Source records
======

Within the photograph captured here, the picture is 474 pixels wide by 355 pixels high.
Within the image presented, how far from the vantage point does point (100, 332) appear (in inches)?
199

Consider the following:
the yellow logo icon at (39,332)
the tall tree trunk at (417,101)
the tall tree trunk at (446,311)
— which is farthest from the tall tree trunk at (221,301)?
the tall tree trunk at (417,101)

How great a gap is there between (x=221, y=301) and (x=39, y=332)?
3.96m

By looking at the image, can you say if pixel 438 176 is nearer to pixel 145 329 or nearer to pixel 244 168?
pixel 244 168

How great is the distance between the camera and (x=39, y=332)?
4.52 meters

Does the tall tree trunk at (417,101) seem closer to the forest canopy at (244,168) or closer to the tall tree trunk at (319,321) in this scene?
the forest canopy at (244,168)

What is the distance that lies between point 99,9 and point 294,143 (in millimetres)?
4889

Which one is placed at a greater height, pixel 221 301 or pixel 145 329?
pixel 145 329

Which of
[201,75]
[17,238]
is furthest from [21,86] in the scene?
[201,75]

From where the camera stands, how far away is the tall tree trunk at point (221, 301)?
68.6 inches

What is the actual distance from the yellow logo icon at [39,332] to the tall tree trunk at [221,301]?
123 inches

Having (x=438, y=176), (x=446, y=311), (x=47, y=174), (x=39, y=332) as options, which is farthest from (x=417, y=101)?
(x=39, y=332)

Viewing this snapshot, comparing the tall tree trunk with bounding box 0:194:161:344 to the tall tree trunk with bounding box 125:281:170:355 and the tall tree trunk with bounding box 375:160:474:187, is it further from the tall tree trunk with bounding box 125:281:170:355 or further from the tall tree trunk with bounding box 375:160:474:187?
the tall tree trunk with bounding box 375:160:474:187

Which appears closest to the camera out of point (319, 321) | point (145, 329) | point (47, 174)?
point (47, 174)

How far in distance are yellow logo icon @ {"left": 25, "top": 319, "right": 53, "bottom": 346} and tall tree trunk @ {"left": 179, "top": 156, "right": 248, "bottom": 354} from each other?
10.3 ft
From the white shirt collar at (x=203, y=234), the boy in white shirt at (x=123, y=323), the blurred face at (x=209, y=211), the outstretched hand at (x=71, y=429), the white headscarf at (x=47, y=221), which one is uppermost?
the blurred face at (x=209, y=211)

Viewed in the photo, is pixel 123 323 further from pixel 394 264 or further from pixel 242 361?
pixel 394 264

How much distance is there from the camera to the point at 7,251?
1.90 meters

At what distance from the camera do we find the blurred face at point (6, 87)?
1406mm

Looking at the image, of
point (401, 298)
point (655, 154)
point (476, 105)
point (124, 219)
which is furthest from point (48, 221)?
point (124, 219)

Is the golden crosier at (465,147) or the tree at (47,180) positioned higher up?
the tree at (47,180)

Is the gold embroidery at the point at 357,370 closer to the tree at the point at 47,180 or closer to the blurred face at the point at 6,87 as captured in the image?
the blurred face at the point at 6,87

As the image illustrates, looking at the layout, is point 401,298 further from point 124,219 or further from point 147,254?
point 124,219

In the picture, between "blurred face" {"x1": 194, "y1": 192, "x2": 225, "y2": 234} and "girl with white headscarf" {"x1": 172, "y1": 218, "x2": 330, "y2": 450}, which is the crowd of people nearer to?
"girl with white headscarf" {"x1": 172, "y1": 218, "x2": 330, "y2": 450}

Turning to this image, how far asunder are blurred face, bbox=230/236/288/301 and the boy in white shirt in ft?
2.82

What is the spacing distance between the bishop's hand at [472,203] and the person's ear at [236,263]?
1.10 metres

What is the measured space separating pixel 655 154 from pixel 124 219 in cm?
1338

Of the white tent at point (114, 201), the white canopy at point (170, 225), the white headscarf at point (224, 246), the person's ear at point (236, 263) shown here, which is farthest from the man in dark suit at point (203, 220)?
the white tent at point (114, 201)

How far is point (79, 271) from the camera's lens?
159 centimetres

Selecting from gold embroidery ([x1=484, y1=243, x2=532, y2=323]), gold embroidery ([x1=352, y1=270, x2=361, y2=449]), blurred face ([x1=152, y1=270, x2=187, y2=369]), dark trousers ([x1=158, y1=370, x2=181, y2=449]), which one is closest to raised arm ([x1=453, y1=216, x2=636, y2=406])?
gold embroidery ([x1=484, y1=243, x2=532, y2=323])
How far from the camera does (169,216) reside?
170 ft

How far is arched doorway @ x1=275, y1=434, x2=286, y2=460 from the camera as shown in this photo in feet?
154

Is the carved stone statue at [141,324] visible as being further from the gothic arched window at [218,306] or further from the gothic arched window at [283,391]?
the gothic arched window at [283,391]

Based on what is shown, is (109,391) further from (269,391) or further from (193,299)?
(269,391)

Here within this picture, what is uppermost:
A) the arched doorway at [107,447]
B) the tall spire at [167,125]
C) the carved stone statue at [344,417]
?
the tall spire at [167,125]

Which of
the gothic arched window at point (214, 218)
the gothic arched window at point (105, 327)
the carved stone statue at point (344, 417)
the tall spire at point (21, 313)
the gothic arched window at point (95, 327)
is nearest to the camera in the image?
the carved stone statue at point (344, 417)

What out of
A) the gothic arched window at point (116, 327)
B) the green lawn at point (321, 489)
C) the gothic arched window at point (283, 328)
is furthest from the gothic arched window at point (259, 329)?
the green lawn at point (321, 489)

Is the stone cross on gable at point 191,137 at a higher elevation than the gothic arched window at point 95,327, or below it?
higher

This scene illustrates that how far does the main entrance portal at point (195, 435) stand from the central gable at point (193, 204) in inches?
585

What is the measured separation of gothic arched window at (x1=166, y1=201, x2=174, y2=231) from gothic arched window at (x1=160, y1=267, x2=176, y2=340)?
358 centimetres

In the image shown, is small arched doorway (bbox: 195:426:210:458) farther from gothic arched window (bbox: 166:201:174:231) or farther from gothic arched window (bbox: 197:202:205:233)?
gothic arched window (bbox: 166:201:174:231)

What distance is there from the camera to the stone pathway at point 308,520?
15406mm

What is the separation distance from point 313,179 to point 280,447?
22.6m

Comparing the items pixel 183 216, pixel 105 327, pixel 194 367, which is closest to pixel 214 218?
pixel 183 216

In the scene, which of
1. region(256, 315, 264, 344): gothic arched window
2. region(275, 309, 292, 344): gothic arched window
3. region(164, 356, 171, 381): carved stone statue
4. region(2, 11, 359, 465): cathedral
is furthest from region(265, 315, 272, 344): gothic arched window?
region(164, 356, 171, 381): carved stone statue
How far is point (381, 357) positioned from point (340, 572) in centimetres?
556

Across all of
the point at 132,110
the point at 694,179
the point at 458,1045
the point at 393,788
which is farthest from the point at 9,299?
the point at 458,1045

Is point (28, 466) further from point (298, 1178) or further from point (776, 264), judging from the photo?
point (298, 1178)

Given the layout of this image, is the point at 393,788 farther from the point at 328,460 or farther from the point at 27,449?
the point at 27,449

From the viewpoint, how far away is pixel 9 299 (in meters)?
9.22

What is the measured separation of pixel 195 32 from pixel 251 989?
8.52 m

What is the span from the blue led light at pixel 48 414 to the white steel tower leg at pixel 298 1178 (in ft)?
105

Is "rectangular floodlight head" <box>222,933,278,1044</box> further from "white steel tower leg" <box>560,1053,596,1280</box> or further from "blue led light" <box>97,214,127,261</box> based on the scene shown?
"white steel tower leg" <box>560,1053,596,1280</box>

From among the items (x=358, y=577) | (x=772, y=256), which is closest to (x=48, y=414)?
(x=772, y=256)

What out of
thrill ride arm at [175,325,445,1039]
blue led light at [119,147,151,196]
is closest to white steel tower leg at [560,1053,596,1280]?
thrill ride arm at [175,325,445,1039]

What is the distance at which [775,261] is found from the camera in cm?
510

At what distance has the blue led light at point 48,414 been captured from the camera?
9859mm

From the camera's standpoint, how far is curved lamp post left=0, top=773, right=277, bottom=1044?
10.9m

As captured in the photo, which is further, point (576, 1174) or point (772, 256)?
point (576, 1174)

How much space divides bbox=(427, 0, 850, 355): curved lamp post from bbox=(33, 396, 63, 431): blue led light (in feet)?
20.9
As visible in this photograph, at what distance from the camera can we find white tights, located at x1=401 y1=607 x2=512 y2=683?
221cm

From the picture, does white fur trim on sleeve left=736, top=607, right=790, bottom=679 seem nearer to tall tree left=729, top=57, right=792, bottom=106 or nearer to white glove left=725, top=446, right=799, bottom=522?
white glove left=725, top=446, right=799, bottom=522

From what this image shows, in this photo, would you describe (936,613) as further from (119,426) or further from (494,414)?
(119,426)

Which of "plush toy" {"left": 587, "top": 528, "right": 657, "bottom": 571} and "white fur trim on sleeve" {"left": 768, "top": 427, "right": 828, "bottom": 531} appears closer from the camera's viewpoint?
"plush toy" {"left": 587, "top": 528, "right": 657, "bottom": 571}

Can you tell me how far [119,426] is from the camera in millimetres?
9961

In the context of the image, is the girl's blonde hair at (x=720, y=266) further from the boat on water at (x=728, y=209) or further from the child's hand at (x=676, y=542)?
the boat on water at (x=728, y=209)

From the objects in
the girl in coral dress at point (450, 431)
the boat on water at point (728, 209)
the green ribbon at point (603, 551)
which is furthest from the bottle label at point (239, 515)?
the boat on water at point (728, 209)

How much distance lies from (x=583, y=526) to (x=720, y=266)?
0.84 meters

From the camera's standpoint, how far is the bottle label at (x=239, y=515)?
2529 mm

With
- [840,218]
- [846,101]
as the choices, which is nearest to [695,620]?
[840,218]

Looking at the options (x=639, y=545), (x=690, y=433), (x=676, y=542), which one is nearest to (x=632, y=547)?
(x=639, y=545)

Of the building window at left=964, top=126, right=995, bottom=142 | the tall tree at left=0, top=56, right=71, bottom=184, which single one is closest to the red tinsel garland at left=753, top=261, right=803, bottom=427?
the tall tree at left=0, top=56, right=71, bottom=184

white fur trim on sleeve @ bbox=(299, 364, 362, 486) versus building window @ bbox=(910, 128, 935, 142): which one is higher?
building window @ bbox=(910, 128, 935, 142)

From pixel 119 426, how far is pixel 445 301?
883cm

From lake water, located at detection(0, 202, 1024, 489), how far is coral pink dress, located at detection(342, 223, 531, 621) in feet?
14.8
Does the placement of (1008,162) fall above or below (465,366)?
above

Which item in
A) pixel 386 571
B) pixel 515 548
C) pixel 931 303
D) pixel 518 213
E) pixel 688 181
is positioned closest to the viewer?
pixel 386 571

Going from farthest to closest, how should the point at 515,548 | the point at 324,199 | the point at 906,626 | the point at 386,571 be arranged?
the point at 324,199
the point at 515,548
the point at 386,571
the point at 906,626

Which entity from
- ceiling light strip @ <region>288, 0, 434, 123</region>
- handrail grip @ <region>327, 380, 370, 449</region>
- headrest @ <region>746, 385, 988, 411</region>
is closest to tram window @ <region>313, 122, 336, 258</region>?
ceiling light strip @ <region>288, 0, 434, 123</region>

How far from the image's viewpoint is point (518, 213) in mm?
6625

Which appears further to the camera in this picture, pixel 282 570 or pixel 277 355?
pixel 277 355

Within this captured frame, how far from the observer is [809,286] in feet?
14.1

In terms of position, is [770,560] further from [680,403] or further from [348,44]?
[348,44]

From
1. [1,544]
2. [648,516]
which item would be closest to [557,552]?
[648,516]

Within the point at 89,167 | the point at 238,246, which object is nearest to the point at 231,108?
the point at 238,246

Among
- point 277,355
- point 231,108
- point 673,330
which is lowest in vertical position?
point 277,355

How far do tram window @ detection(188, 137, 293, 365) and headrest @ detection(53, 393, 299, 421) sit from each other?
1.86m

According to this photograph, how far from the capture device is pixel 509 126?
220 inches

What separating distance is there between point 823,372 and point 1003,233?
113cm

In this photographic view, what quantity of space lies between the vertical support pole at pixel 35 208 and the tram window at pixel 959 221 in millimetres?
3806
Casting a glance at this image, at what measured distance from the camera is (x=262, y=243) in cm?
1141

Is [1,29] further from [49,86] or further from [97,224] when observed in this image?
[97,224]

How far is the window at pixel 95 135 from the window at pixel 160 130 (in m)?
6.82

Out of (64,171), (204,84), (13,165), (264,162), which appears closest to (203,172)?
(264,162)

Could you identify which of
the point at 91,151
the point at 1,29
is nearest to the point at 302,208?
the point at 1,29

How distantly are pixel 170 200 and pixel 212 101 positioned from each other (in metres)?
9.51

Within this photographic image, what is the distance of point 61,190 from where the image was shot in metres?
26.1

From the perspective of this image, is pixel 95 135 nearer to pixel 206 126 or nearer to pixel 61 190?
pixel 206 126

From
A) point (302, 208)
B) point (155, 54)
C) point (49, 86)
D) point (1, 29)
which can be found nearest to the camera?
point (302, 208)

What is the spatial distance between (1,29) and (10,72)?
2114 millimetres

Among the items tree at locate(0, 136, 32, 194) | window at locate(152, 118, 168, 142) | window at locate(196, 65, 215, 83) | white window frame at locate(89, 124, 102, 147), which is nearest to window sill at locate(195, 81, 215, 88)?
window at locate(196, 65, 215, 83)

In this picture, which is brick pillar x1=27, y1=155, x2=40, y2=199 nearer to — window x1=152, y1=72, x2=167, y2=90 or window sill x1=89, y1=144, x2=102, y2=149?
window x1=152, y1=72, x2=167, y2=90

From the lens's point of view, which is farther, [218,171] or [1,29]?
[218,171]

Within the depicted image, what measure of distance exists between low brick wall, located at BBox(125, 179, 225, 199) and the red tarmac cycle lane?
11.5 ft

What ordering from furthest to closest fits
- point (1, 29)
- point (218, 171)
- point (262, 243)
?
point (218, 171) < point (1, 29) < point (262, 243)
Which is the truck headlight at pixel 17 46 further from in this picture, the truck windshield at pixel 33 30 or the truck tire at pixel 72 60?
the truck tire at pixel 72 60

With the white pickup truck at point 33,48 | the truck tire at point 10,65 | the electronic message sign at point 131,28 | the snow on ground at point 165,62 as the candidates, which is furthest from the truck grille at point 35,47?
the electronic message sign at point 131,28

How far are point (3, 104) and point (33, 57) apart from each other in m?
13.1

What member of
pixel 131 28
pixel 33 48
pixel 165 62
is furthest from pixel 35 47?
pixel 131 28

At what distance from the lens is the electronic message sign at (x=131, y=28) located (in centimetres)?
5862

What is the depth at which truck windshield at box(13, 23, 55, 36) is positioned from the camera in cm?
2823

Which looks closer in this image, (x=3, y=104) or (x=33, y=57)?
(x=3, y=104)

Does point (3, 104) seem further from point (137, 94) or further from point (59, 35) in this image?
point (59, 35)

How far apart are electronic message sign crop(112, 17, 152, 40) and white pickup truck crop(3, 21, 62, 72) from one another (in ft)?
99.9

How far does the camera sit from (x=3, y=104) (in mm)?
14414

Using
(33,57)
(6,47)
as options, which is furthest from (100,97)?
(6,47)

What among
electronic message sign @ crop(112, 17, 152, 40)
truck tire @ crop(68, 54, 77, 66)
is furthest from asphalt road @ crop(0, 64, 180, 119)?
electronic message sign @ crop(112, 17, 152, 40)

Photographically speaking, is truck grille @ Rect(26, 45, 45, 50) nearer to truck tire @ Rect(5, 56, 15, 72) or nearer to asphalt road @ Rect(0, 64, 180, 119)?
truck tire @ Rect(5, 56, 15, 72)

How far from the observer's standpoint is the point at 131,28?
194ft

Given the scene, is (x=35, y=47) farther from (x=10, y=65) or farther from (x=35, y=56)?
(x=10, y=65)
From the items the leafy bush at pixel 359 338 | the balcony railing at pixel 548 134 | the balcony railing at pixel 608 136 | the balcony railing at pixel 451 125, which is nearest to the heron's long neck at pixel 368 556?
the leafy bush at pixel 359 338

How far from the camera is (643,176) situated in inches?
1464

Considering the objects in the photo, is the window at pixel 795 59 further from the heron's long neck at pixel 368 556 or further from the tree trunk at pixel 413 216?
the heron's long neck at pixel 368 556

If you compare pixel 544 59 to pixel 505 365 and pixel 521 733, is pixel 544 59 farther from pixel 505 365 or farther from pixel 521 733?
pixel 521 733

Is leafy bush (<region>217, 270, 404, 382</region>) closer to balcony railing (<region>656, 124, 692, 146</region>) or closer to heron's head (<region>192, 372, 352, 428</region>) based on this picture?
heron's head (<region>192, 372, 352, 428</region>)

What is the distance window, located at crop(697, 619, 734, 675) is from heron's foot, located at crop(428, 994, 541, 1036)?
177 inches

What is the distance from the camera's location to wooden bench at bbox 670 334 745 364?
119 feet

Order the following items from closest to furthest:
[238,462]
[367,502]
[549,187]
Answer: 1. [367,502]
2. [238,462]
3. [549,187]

======

Take the lines from the one containing "What is the distance from" through the end of the records, both ends included, and express them as a numbered list with blank lines omitted.

Expected answer —
1. What is the distance from the camera's location to wooden bench at bbox 670 334 745 364?
2. 119 feet
3. Order the following items from closest to furthest:
4. [238,462]
5. [367,502]
6. [549,187]
7. Answer: 1. [367,502]
8. 2. [238,462]
9. 3. [549,187]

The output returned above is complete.